Norman Wheeler, who was enjoying some refreshments before judging the Grand Prix, could only laugh along. Norman from Patrickswell admits he took the lazy option and drove to the venue and has judged horse shows around the world including Abu Dhabi. He judged for many years with the RDS and he was also president of the jury at the Millstreet International Horse Show. Norman hunted for many years in his youth and did a little show-jumping but had to give up riding due to a back injury.
The Limerick Show he said is run “to a very high standard”.
“They attract some very well-known names, very good horses. It is not an international show but it is a very good national show - one of the best in the country,” he said.
Beside Norman was Clarina’s John Harty who has been involved in the Limerick Show for the past 30 years.
“The weather is grand this year.

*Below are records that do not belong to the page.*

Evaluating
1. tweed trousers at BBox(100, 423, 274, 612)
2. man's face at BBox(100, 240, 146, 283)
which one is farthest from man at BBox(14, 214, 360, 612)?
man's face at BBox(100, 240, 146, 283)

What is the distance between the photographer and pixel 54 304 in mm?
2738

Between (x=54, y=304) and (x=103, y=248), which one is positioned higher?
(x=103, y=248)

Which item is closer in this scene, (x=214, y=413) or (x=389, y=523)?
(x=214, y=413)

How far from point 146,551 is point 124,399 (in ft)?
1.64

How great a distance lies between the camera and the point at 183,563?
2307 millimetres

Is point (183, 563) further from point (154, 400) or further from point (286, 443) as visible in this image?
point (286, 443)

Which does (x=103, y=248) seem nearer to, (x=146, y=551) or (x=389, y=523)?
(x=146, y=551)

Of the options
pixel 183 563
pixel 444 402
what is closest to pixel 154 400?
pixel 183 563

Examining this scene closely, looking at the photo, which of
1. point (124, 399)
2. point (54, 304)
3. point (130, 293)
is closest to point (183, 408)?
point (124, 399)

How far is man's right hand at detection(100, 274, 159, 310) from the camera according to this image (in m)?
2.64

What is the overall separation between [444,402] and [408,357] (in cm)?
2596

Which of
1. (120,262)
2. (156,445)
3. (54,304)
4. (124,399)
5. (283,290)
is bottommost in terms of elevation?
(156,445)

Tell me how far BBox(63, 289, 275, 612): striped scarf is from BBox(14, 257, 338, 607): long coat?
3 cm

There is a good crowd and there is great management on the gates coming in,” he smiled before breaking into a hearty laugh as one determined hound returned to the marquee for the apple tart.
The show’s PRO, Frankie Ward, was well-pleased that the rain has stayed away and the crowds had arrived in their droves.
“God is very good to us. I have his mobile number but I’m not passing it on to anyone,” she joked.
Despite a tough economic climate and a poor summer weather-wise – entries in almost all classes and competitions, she said, were up.
“We thought cattle might be down because of the awful weather and the terrible time farmers have had but all the entries are up. The trade stand entries are up, the horse entry is up. There is a terrific buzz around the place.”